Снести Марину Петровну было нелегко – носилки не проходили. Но крепкий мужик в белом халате взял ее просто на руки – легкую невесомую. И вниз.
«Бабушкин двойник», – подумал Игнат.
По телефону медики искали скорую – нашли неподалеку. Но надо было ждать. Игнат метался как сумасшедший – вниз, вверх, ворота, машина, еще искать пальто Марины Петровны.
Заскочил к матери и заорал:
– Ты можешь хоть чем-то помочь? – И выдернул у нее наушники.
Ольга Николаевна требовала объяснений.
– Марине Петровне плохо. Найди ее пальто.
И убежал на сигнал истерически гудящих автомобилей.
– Ах боже мой, – сказала Ольга Николаевна и принесла медикам норковую бабушкину шубу и шапку без брошки. Потом удалилась к себе с чувством исполненного долга.
Бедную тезку известной писательницы увезли. Больше ее никогда не видели. Как и шубу.
Когда наконец скорая уехала и Игнат запер ворота, он обнаружил, что сам был без маски.
Удаленка требовала внимания, бабушка требовала внимания, мама требовала внимания, дом требовал внимания. Наконец, исчезнувшая Даша.

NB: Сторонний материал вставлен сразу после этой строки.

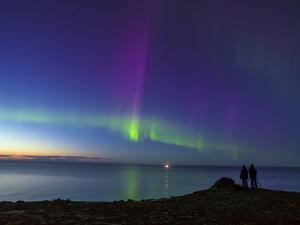 A Couple Enjoy a View of the Aurora Borealis, or Northern Lights, Above the Atlantic Ocean by Babak Tafreshi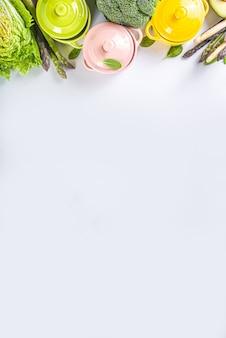 Diverse biologische groene lente plantaardige ingrediënten met lege kleurrijke geportioneerde kookpotten op witte keukentafel, bovenaanzicht. dieet gezonde soep, stoofpot voedselbereiding concept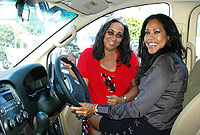 (L) Foster parent Ann Haven and Aall Foundation representative Sophia Harris check out the new vehicle.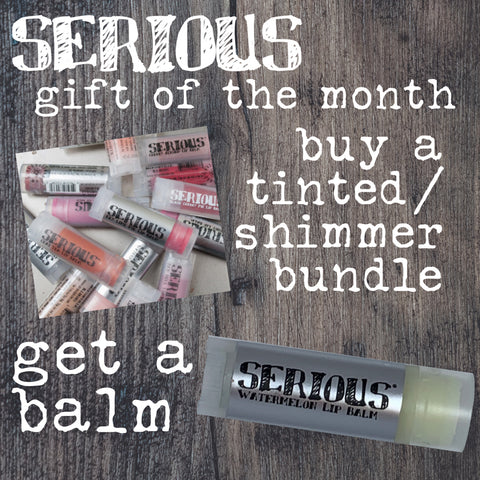 Tinted and Shimmer lip balms with white text that says they are the gifts of the month for April 2021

Игнат выбрал «удаленку» и сел за урок.
Гори оно все синим пламенем.
На следующий день Дашу привезли на полицейской машине. Оказывается, ее загребли на митинге, куда она попала случайно, выйдя из метро. Мать была права: ей везде помогали совершенно чужие люди – она рассказывала, что ее ограбили и что ей надо домой.
Она вышла на веселую живую улицу и поразилась – ни у кого не было масок. Все куда-то шли, и она пошла. Адрес отца у нее был, и имя его она знала, но былой азарт найти его куда-то испарился. Даша вполне допускала, что ее просто выгонят. Короче, не спешила. Пошла вместе с веселыми ребятами, которых становилось все больше и больше. Они смеялись, пели Цоя, которого Даша очень любила. Она буквально впитывала в себя этот карнавал жизни – и в ужас приходила от мысли, в каком же чудовищном заточении она жила. Оказывается, нет никакого вируса, оказывается можно ходить без маски и петь Цоя.
В таком восторге она дошла с толпой до памятника Пушкину. Там стояли черные страшные люди с палками и били всех подряд. Девчонки начали вопить тонкими голосами, мешая понять, что происходит.
Наивная Даша подошла к доброму с виду человеку, на котором было написано «Полиция» и спросила:
– А что случилось?
Но добрый человек загреб ее двумя руками и перекинул другим страшным с палками, а те потащили ее в темную машину, куда кидали всех подряд так же неосторожно, буквально друг на друга – они уже не помещались, и первые смешки, с которыми девчонки валились на мальчишек, быстро кончились. Тогда они запели Цоя – это было здорово. Даша знала все слова, и, когда песня затухала, она подхватывала текст – и песня продолжала звучать.